Ray Ortlund: If we’re going to be true to ourselves, which self are we going to be true to?
Sam Allberry: And which self is the most real?
Ray Ortlund: Sam, why is it so hard for us to believe we have been made new?
Sam Allberry: Well, for myself, it’s because the old self hasn’t left the building yet, and I feel his presence daily and continuously.
Ray Ortlund: He’s familiar too.
Sam Allberry: Yeah. And it’s what we’ve trained ourselves for many years to be like. And so, Paul always seems to suggest that there’s a mindset shift that has to happen before we attempt to live out the Christian life. So, he talks about, I think I’m right in saying the first explicit command in Romans is “consider yourselves dead to sin.” And that’s a mindset command, isn’t it? It’s not, “Hey, go and do this. Go and stop that.” It’s think about yourself differently in your relationship to sin because that relationship’s now changed.
Ray Ortlund: Sam, the Bible has a lot to say about idols, which can take the form of little figurines and so forth, but they’re really mental constructs. When the Bible talks about idolatries as destructive of the lives we actually want to live, how do we see that in this connection?
Sam Allberry: Well it’s… I think part of the added… I mean this is always an issue for all people everywhere across time… one of the things I think makes this even more complicated for us in our own cultural moment is our culture is saying “the highest good you can do for yourself is to be who you are, is to be true to yourself.” And so, there is this enormous cultural pressure to discover who we truly are, and search within, and find out who we are. And then that has to be expressed, that has to be lived out, that has to be celebrated by everybody else. And so, the gospel is critiquing the thing that our culture most prizes. And so, it’s likely to be one of the things that we’re going to be least resistant to have changed within our hearts, is that deep sense of who we are, that we’ve been trained by our culture to assume is wonderful and needing of expression and acceptance. So, there’s going to be, you know, blood on the floor.
Ray Ortlund: Yeah. But of course, in Romans Chapter 1, when Paul speaks of false worship and idolatries, he’s talking about simply an excessive identification with an attachment to good things, good God-created things.
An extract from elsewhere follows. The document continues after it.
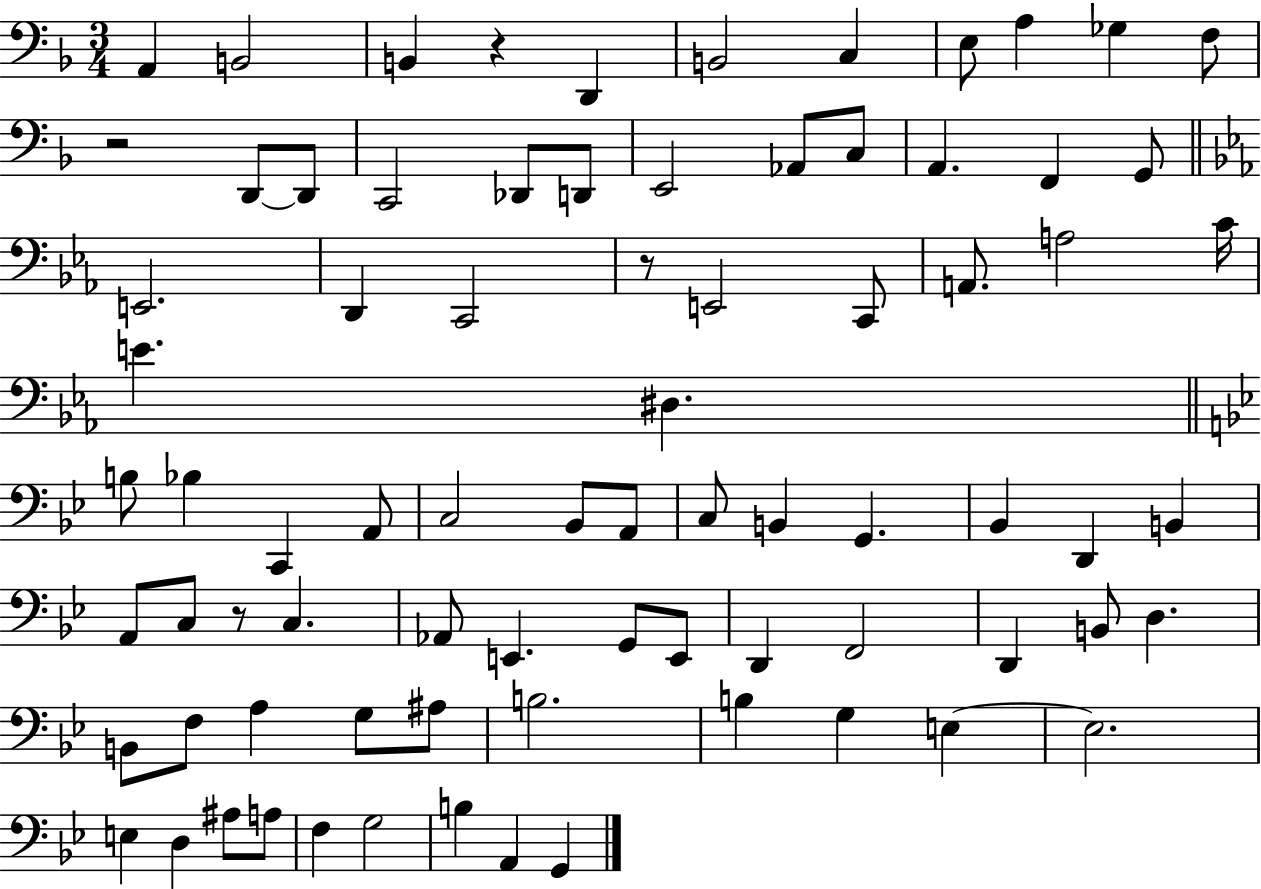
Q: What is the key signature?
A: F major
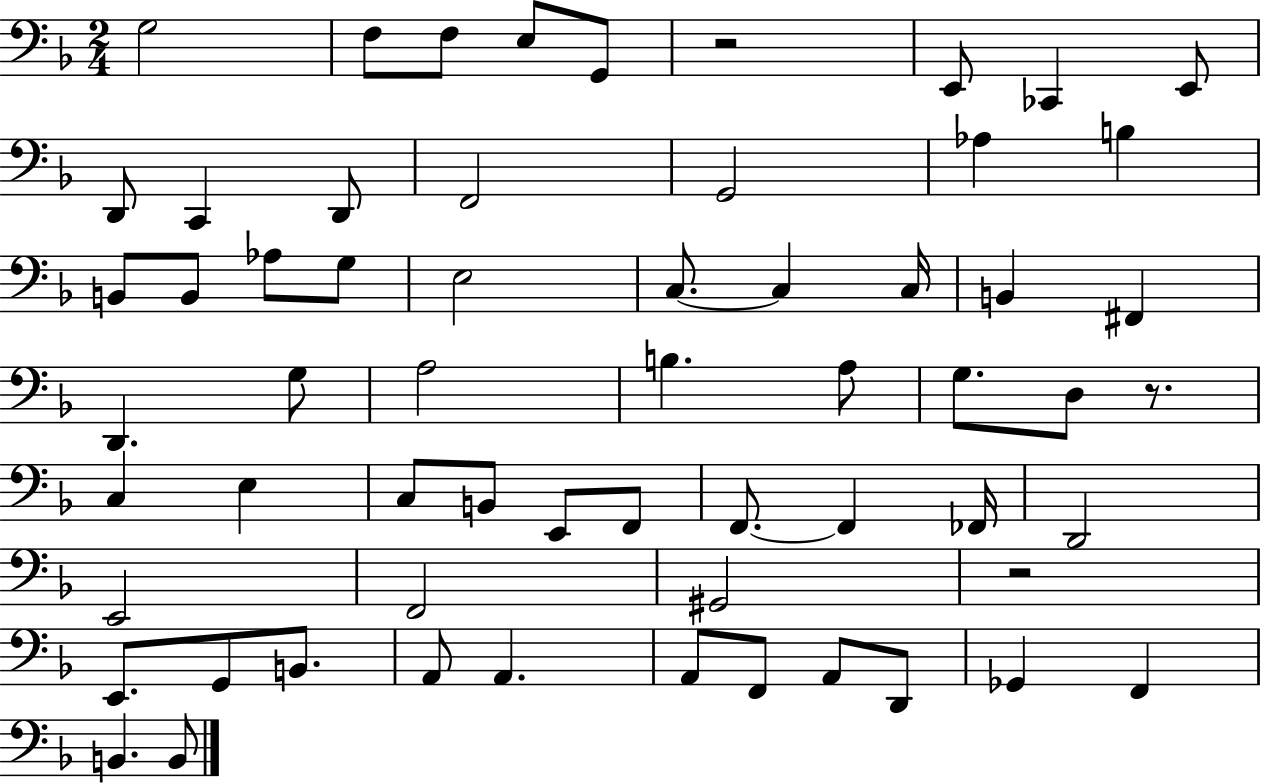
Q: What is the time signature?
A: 2/4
The Sam Allberry standing here, the Ray Ortlund standing here are good God-created realities. The idolatry enters in when we don’t look higher.
And we’re going to look for finality within ourselves, or between ourselves, but we were never designed to generate our own finality. And if we try, we end up so disappointed and angry. Then, the next domino that falls is we have to take that out on somebody. Somebody is going to pay for my pain. And then society suffers. So, idolatries don’t work, but not because of some alien-forced arbitrary imposition laid upon us, but because of the internal energy of the impossibility we’re attempting.
I had a friend in California who was instrumental in founding the hippie movement of the late ’60s. So, of course, he was one of my heroes. And he said he smoked a lot of weed. And he said, “All my life I’ve tried to sin without feeling guilty. Now, when I sin and I feel bad about it, I realize that’s actually the love of God entering my heart, correcting me, telling me I actually matter, that I have something worth living for. It feels good.” Correction of our idolatries is not the demolition of good God-created reality. It’s the realignment and liberation of our good God-created reality.